Please Read Before Your Purchase!!!

1. This item is audio program in MP3 format.

2. Shipping & Delivery: Download link would be sent to you by E-mail within 24 Hours after cleared payment. Immediately Arrival!!!

3. Shipping ( by email) + Handling Fee = US$0.00

4. Time-Limited Offer, Order Fast.


Richard P Feynman - What Do You Care What Other People Think (audiobook mp3)

Publisher: Blackstone Audiobooks; Unabridged edition (October 15, 2005)

One of the greatest physicists of the twentieth century, Richard Feynman possessed an unquenchable thirst for adventure and a great ability to tell the stories of his life. In one of the book¡¯s many stories we meet his first wife, Arlene, who taught him of love¡¯s mystery as she lay dying in a hospital while he worked nearby on the atomic bomb at Los Alamos. Feynman also discusses the investigation of the 1986 explosion of the Challenger space shuttle and his experiment that revealed the disaster¡¯s cause.


A thoughtful companion volume to the earlier Surely You Are Joking Mr. Feynman!. Perhaps the most intriguing parts of the book are the behind-the-scenes descriptions of science and policy colliding in the presidential commission to determine the cause of the Challenger space shuttle explosion; and the scientific sleuthing behind his famously elegant O-ring-in-ice-water demonstration. Not as rollicking as his other memoirs, but in some ways more profound. --This text refers to an out of print or unavailable edition of this title.

From Publishers Weekly

Roughly half of these 21 short, colloquial essays deal with Feynman's firsthand investigaton of the Challenger space-shuttle disaster.
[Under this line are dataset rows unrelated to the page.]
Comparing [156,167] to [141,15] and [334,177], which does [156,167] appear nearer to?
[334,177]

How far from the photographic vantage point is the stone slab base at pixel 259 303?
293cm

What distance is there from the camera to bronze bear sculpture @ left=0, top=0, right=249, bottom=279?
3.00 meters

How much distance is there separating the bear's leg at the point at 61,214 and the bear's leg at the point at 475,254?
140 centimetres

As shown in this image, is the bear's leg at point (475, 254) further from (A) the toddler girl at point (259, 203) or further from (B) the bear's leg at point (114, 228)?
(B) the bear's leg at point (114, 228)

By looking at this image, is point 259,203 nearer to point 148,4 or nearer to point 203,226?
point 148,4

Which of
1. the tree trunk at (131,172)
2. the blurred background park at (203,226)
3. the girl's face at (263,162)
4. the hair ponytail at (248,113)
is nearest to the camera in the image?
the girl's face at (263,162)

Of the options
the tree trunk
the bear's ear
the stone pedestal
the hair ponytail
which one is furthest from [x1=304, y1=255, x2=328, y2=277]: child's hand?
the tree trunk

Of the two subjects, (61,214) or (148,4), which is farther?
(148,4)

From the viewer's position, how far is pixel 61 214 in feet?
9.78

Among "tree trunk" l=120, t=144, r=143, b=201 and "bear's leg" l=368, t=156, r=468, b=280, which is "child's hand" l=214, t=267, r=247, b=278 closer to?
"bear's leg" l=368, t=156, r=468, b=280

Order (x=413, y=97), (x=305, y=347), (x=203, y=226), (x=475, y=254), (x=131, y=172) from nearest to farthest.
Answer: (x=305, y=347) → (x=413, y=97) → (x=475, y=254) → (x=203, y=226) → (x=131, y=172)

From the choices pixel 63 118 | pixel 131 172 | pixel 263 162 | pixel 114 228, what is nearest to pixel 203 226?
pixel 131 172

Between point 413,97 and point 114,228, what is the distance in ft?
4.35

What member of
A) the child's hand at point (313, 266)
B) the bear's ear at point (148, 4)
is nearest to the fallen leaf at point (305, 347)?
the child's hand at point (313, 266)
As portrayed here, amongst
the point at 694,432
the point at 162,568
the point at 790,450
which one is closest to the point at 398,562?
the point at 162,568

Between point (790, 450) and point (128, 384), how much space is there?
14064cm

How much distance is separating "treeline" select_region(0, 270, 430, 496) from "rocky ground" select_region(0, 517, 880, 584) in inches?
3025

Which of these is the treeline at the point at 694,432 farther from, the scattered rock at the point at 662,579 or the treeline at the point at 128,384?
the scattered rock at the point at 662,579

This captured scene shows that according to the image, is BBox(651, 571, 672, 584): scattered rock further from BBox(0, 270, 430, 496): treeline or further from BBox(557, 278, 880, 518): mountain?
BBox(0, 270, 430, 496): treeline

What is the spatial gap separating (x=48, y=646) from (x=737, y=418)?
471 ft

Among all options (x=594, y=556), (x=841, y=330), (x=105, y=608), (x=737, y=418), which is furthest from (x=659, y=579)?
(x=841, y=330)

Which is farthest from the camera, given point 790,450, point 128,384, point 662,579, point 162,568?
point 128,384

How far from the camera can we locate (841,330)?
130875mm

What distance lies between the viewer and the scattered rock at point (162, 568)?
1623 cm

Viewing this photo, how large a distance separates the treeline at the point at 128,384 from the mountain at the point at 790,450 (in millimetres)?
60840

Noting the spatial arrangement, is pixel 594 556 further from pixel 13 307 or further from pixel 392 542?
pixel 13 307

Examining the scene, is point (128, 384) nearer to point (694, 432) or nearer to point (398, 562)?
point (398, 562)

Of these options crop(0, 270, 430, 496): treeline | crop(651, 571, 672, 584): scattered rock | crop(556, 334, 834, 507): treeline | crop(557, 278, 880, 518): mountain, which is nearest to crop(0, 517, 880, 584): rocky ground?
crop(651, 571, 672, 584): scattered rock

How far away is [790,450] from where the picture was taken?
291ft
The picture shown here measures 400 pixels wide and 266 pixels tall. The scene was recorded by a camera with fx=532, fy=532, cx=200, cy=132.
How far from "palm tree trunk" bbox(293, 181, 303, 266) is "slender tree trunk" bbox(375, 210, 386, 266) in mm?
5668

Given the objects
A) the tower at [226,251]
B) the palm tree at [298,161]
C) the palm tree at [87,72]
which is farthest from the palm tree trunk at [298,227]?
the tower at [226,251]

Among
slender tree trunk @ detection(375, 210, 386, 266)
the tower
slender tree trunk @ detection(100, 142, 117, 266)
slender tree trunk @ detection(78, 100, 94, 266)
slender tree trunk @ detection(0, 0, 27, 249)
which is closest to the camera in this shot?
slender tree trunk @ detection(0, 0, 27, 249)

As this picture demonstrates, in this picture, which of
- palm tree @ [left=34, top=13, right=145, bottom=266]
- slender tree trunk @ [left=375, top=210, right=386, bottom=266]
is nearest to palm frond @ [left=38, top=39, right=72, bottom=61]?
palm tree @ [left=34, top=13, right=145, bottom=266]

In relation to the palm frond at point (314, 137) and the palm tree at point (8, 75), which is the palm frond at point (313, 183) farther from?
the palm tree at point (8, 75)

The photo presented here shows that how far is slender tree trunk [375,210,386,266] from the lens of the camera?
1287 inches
He casts himself in the role of intrepid detective, and the first-person singular pronoun keeps intruding on the worthwhile things he has to say about flight safety and lack of communication within NASA. An appendix offers his chilling technical observations on the shuttle's reliability or lack of it. The remaining pieces are mostly a blur of international conferences, purveying slight anecdotes. But two essays touch genuine depths of feeling: his tribute to his father, who taught him to cultivate a sense of wonder, and his account of his love affair with his first wife (who died). In this posthumous miscellany, theoretical physicist Feynman displays only sporadically the adventurousness that captivated readers of Surely You're Joking, Mr. Feynman.